* [REQUIRED WORK]:
(1) In the article on API error testing, which HTTP status does the example catalog assign to PAYMENT_DECLINED?
(2) Reproduce everything in the API error testing article from "Maybe there are" down to "as successful requests.", renaming "manual testing" to "exploratory testing".
(3) Can you condense the paragraph in the API error testing article that begins "You might find a generic list" while keeping its main facts?

* [TEXT EXTRACT]:
....
Read Stripe's API reference for an hour and you'll notice every endpoint has a complete enumerated list of error codes with example payloads. Then look at your own API.
The contrast is hard to ignore.
Stripe's API documentation treats errors as first-class citizens. Every endpoint clearly documents not only the happy path but also every expected failure, complete with structured error codes, descriptions, HTTP status codes, and example responses.
Now compare that to many APIs in production.
You might find a generic list of HTTP status codes somewhere in the documentation, but business-specific errors are often buried inside controller logic, scattered across wiki pages, or simply undocumented. The test suite isn't much better—there are dozens of happy-path tests, but only a handful of negative scenarios.
That imbalance creates problems for everyone involved:
- Developers don't know which errors are expected.
- Frontend teams can't reliably handle failures.
- QA engineers miss important negative cases.
- Refactoring accidentally changes error responses without anyone noticing.
A few years ago, I borrowed a simple idea from Stripe's documentation and turned it into a testing strategy.
Instead of treating error responses as exceptions, we created an error-code catalog and made it the foundation of our negative test suite.
The result wasn't just better API error code testing—it also improved documentation, simplified maintenance, and made API contracts far more consistent.
Here's how the pattern works.
Why Error Responses Are Part of the API Contract
When people think about API testing, they naturally focus on successful responses.
Typical assertions include:
- HTTP 200 OK
- HTTP 201 Created
- Correct JSON payload
- Required fields
- Business calculations
Negative testing often gets much less attention.
Maybe there are a few tests for:
- Invalid authentication
- Missing required fields
- Unknown resources
Beyond that, many APIs rely on manual testing or hope that the framework handles everything correctly.
The problem is that real users encounter failures just as often as successful requests.
Examples include:
- Customer account locked
- Payment declined
- Coupon expired
- Inventory unavailable
- Duplicate registration
- Subscription canceled
- Rate limit exceeded
These aren't exceptional scenarios.
They're expected business outcomes.
Treating them as first-class API contracts changes how you design both documentation and tests.
The Error-Code Catalog as a Test Input
The first step is creating a centralized catalog of every business error the API can intentionally return.
A simplified example might look like this:
errors:
USER_NOT_FOUND:
httpStatus: 404
message: User not found
EMAIL_ALREADY_EXISTS:
httpStatus: 409
message: Email already exists
INVALID_TOKEN:
httpStatus: 401
message: Invalid authentication token
PAYMENT_DECLINED:
httpStatus: 402
message: Payment declined
ORDER_ALREADY_SHIPPED:
httpStatus: 409
message: Order cannot be modified
This catalog becomes far more than documentation.
It becomes an executable specification.
Instead of asking:
"What errors should this endpoint return?"
....
* [DATA PROVIDED]:

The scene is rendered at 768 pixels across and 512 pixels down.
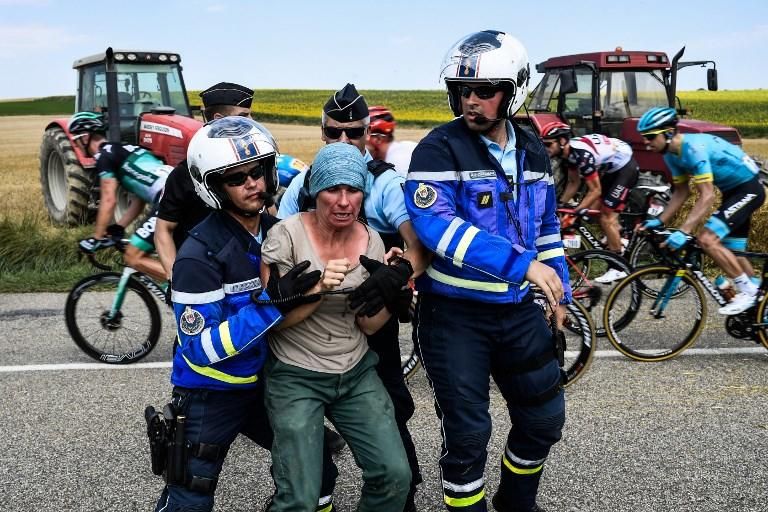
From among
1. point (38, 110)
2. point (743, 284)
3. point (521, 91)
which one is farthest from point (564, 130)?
point (38, 110)

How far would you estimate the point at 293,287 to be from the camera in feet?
9.68

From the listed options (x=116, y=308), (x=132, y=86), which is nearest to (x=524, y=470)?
(x=116, y=308)

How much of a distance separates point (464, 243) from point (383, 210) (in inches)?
28.5

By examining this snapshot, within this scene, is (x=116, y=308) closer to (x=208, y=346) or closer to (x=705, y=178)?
(x=208, y=346)

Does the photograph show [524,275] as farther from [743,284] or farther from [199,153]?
[743,284]

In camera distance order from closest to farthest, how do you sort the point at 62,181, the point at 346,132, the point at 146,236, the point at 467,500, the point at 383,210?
1. the point at 467,500
2. the point at 383,210
3. the point at 346,132
4. the point at 146,236
5. the point at 62,181

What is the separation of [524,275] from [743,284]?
411cm

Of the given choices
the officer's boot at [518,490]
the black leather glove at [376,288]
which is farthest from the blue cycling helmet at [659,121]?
the black leather glove at [376,288]

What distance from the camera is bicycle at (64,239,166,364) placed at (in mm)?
6602

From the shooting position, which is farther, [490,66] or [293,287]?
[490,66]

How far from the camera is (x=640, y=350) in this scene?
22.3 feet

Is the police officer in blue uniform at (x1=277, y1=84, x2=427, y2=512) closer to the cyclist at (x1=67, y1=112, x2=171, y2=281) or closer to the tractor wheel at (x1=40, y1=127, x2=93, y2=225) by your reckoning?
the cyclist at (x1=67, y1=112, x2=171, y2=281)

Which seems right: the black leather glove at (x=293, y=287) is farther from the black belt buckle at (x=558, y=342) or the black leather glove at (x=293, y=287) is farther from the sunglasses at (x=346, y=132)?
the sunglasses at (x=346, y=132)

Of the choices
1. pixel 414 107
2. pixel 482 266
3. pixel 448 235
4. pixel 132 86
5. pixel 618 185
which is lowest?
pixel 618 185
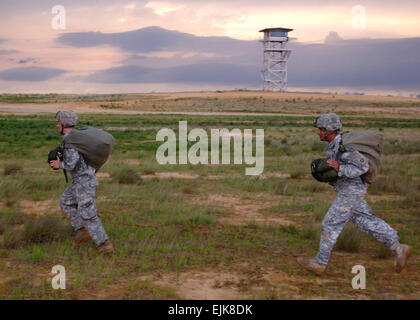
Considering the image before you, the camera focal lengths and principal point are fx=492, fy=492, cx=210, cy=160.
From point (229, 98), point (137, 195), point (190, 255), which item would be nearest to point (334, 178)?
point (190, 255)

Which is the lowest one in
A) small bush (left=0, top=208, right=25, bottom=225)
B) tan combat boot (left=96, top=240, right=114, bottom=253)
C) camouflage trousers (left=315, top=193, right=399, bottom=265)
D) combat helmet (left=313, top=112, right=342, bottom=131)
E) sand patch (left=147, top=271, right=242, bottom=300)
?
sand patch (left=147, top=271, right=242, bottom=300)

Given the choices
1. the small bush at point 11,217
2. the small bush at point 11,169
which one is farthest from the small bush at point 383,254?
the small bush at point 11,169

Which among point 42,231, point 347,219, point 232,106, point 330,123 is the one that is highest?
point 232,106

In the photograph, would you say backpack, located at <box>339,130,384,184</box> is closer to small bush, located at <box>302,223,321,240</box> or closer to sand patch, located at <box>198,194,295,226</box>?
small bush, located at <box>302,223,321,240</box>

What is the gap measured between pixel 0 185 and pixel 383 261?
9196mm

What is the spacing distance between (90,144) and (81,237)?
1.57 metres

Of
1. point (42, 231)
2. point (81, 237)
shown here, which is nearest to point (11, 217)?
point (42, 231)

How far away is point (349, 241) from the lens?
785 cm

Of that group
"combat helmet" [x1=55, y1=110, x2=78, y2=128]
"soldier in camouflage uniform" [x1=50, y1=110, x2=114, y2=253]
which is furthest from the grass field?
"combat helmet" [x1=55, y1=110, x2=78, y2=128]

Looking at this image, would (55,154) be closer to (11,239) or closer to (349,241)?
(11,239)

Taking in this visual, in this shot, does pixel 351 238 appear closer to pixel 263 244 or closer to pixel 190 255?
pixel 263 244

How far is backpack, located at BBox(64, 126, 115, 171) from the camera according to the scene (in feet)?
22.1

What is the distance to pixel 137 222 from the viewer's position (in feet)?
30.4

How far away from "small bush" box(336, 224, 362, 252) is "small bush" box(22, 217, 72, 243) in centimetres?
449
....
* [SOLUTIONS TO EACH TASK]:
(1) 402

(2)
Maybe there are a few tests for:
- Invalid authentication
- Missing required fields
- Unknown resources
Beyond that, many APIs rely on exploratory testing or hope that the framework handles everything correctly.
The problem is that real users encounter failures just as often as successful requests.

(3) Many production APIs list generic HTTP status codes somewhere in their documentation. Their business-specific errors, however, are often buried in controller logic, scattered across wiki pages, or not documented at all. Their test suites have dozens of happy-path tests but only a handful of negative scenarios.